Я осмотрел мушку и целик «ксюхи», и убедился, что на них есть тритиевые точки, светящиеся в темноте. И достаточно яркие, чтобы увидеть даже в сумерках.
— А я буду в самую темноту дежурить, ночью. Мне целиться проще, у меня коллиматор, ежели чего. И утром вздремну, может, за руль придется лезть.
На том и порешили. Ещё некоторое время занимались кто чем. Боб дремал, закутавшись в ковер, я уселся на старую покрышку в кустах, росших у гаража, и осматривал окрестности. Поднялся лёгкий ветерок, откуда-то несло гарью. Солнце клонилось к закату, и если бы не стук далёких выстрелов, пейзаж выглядел бы вполне мирно, даже с некоторой претензией на красоту. Синее небо, белые облака, садящееся солнце. Разобранные, заросшие травой железнодорожные пути, и руины кирпичных строений, заросшие молодыми деревцами и кустами. Высоко над головой летит стая птиц. Картина постапокалиптического мира, ни дать ни взять. И что характерно, этот постап начался задолго до последних событий. Новая Депрессия внесла свои коррективы, и неохраняемых гаражный кооператив, и так к тому времени частично заброшенный, превратился в лёгкую добычу для разного сброда. Выметалось все подчистую, даже ворота на металл срезали.
Внесла свои коррективы и ускорившаяся убыль населения, и высоко поднявшийся Иртыш.

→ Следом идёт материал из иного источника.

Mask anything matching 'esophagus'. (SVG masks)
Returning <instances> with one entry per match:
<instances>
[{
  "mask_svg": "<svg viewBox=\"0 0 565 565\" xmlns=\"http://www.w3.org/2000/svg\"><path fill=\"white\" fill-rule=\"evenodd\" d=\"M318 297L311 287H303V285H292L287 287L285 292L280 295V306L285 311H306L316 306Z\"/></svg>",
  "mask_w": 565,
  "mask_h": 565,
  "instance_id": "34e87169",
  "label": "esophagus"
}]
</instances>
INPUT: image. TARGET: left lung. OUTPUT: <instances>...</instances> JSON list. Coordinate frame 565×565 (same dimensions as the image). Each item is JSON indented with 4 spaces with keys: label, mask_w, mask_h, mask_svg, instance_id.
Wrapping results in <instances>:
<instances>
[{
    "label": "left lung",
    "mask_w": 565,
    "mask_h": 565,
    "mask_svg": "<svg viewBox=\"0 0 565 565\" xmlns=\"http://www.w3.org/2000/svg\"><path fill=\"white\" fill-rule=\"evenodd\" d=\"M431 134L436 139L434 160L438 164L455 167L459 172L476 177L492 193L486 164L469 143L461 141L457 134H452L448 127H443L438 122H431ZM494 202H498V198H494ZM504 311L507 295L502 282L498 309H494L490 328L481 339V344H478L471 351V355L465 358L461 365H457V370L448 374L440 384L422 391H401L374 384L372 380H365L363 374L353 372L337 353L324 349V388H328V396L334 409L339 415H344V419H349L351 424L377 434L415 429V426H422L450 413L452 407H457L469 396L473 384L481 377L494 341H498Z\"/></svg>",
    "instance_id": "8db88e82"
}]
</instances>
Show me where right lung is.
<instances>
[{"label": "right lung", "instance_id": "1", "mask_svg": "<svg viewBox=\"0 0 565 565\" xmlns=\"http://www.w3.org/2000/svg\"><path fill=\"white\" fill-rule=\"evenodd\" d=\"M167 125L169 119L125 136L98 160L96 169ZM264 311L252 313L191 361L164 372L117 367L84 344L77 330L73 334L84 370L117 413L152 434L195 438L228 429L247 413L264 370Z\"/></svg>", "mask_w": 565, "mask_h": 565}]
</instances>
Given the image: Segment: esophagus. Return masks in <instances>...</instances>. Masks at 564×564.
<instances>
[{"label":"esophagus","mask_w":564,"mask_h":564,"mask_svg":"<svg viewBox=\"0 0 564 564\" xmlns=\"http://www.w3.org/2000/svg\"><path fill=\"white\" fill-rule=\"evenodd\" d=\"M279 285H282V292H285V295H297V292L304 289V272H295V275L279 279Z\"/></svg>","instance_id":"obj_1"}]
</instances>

Вот и забросили их, эти гаражи. И, как водится, заброшка стала быстро зарастать сорняками и кустами, а кое где и деревьями. Некоторое время летом тут ещё появлялись наркоманы с района, ищущие закладки. Но после того, как несколько ограбленных и жестоко убитых драгдиллеров нашли в канавах рядом с железнодорожной насыпью, даже торчки перестали здесь появляться.
— Макс, иди ка сюда, — громким шепотом позвал меня Борис. Я встал с покрышки и зашёл в гараж.
— Сеть появилась, — сказал Боб, размахивая телефоном.
И он тут же завибрировал, запиликал входящими сообщениями и тут же — вызовом. Боб ткнул пальцем по экрану и включил громкую связь.
— Боренька, ну где вы, связи не было, мы волновались, что ты не звонил…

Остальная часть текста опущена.